To be clear, Jesus does want us to be free from those things, and for His children, that day is coming. But there is something much worse than the items on that list. One problem outweighs them all. Only one source of bondage will follow us beyond the grave. Hunger can’t. Poverty can’t. Injustice can’t. Only sin has the power to hold us in tormented bondage in both this life and the next. And that’s what Jesus came to deal with first.

Luke 19:10 For the Son of Man has come to seek and to save that which was lost.

John 3:16-17 For God so loved the world, that He gave His only begotten Son, that whoever believes in Him shall not perish, but have eternal life. For God did not send the Son into the world to judge the world, but that the world might be saved through Him.

Romans 6:4-9 Therefore we have been buried with Him through baptism into death, so that as Christ was raised from the dead through the glory of the Father, so we too might walk in newness of life. For if we have become united with Him in the likeness of His death, certainly we shall also be in the likeness of His resurrection, knowing this, that our old self was crucified with Him, in order that our body of sin might be done away with, so that we would no longer be slaves to sin; for he who has died is freed from sin. Now if we have died with Christ, we believe that we shall also live with Him, knowing that Christ, having been raised from the dead, is never to die again; death no longer is master over Him.

Are we reporting to God as an angry mob equipped with pitchforks and torches, ready to help Him rout the enemies of government and societal ills and sickness? Or are we falling before him in broken repentance and in recognition that the real enemy is sin?

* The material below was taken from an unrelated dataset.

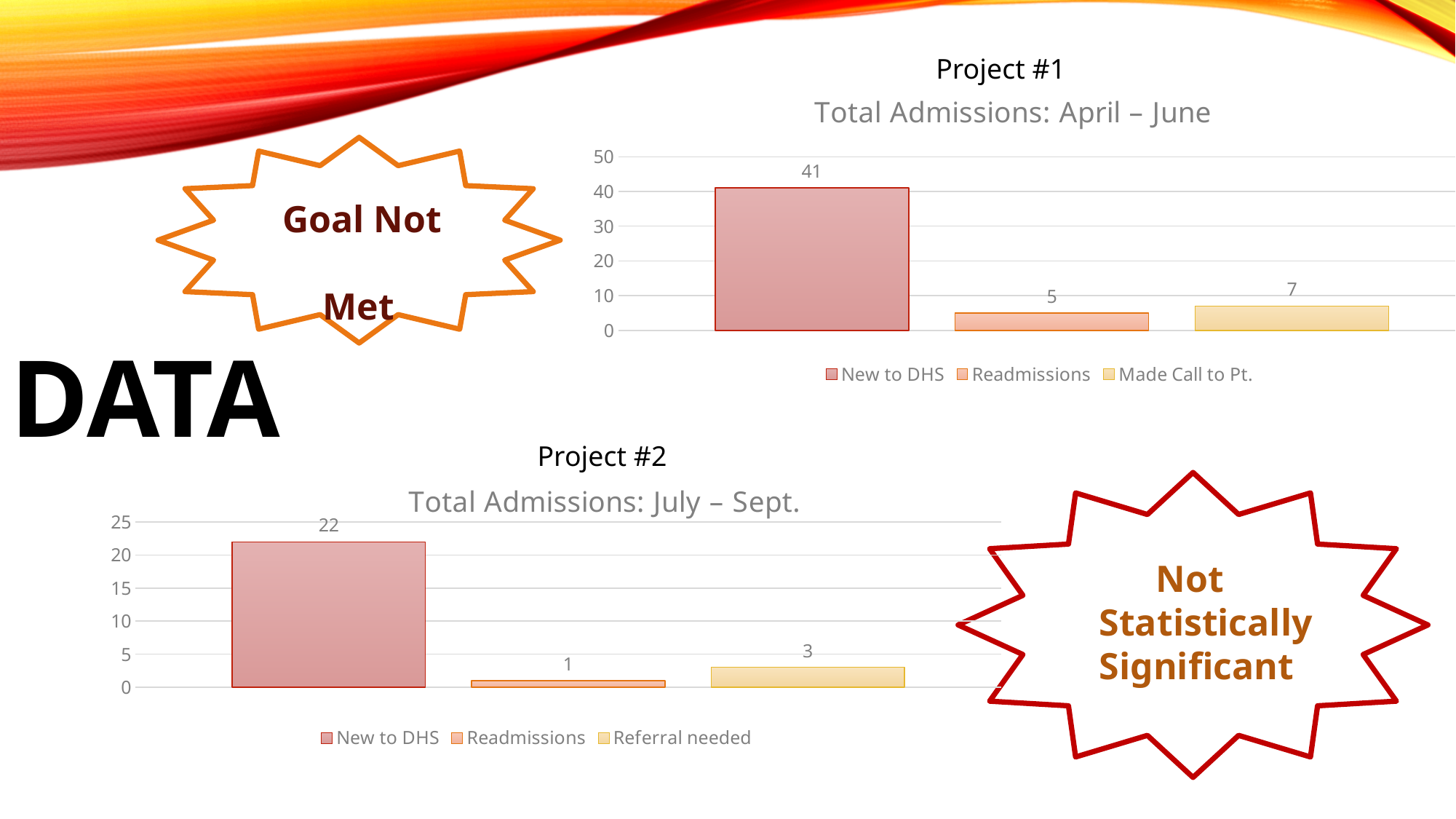
In the 'Total Admissions: July – Sept.' chart, what is the value for New to DHS? 22 In the 'Total Admissions: April – June' chart, what is the difference between New to DHS and Made Call to Pt.? 34 What kind of chart is the 'Total Admissions: July – Sept.' chart? Bar chart In the 'Total Admissions: July – Sept.' chart, which series has the highest value? New to DHS In the 'Total Admissions: April – June' chart, which series has the lowest value? Readmissions In the 'Total Admissions: April – June' chart, how many series does the legend list? 3 In the 'Total Admissions: April – June' chart, what is the value for Readmissions? 5 In the 'Total Admissions: July – Sept.' chart, what is the value for Referral needed? 3 In the 'Total Admissions: July – Sept.' chart, what is the difference between New to DHS and Readmissions? 21 In the 'Total Admissions: April – June' chart, what is the value for Made Call to Pt.? 7 In the 'Total Admissions: April – June' chart, what is the value for New to DHS? 41 In the 'Total Admissions: July – Sept.' chart, which is larger, Readmissions or Referral needed? Referral needed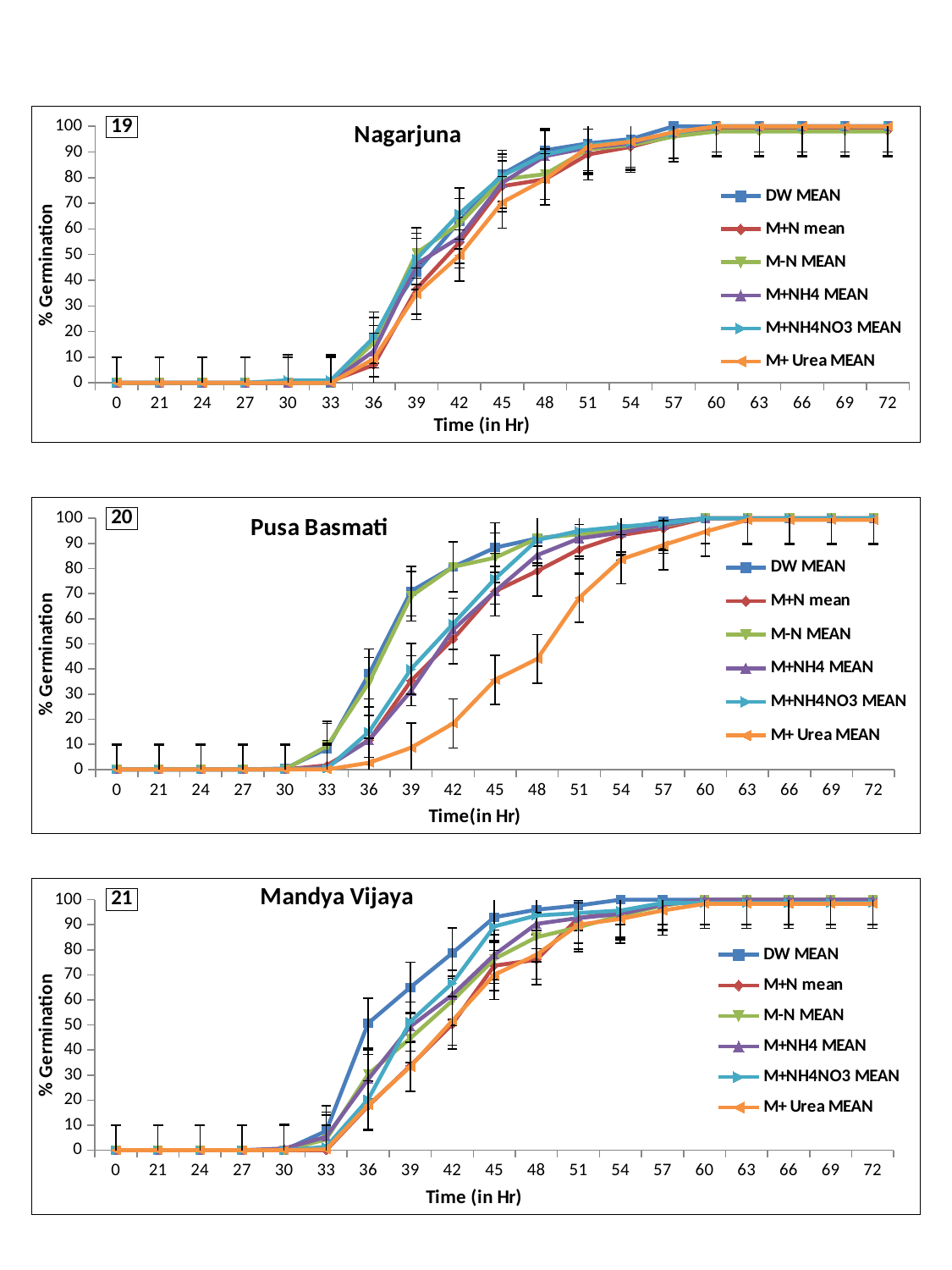
In the Mandya Vijaya chart, is the value for DW MEAN at 42 hr greater or less than 70? greater How many series does the legend of the Pusa Basmati chart list? 6 In the Pusa Basmati chart, is the value for M+ Urea MEAN at 51 hr greater or less than 60? greater In the Nagarjuna chart, do the DW MEAN values rise or fall as time increases from 33 hr to 57 hr? rise In the Pusa Basmati chart, is the value for M+ Urea MEAN at 45 hr greater or less than 50? less How many time points are marked on the x axis of the Mandya Vijaya chart? 19 In the Mandya Vijaya chart, which series has the highest value at 39 hr? DW MEAN What kind of chart is the Nagarjuna chart? line chart In the Pusa Basmati chart, which is larger at 48 hr: DW MEAN or M+ Urea MEAN? DW MEAN What is the x-axis label of the Nagarjuna chart? Time (in Hr) What is the y-axis label of the Mandya Vijaya chart? % Germination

Acts 17:30-31 Therefore having overlooked the times of ignorance, God is now declaring to men that all people everywhere should repent, because He has fixed on a day in which He will judge the world in righteousness through a Man whom He has appointed [Jesus], having furnished proof to all men by raising Him from the dead.”

The Resurrection is coming! But while we contemplate Holy Week, let’s not forget what it’s really all about. Let’s not forget our need of a Savior to save us from our sins.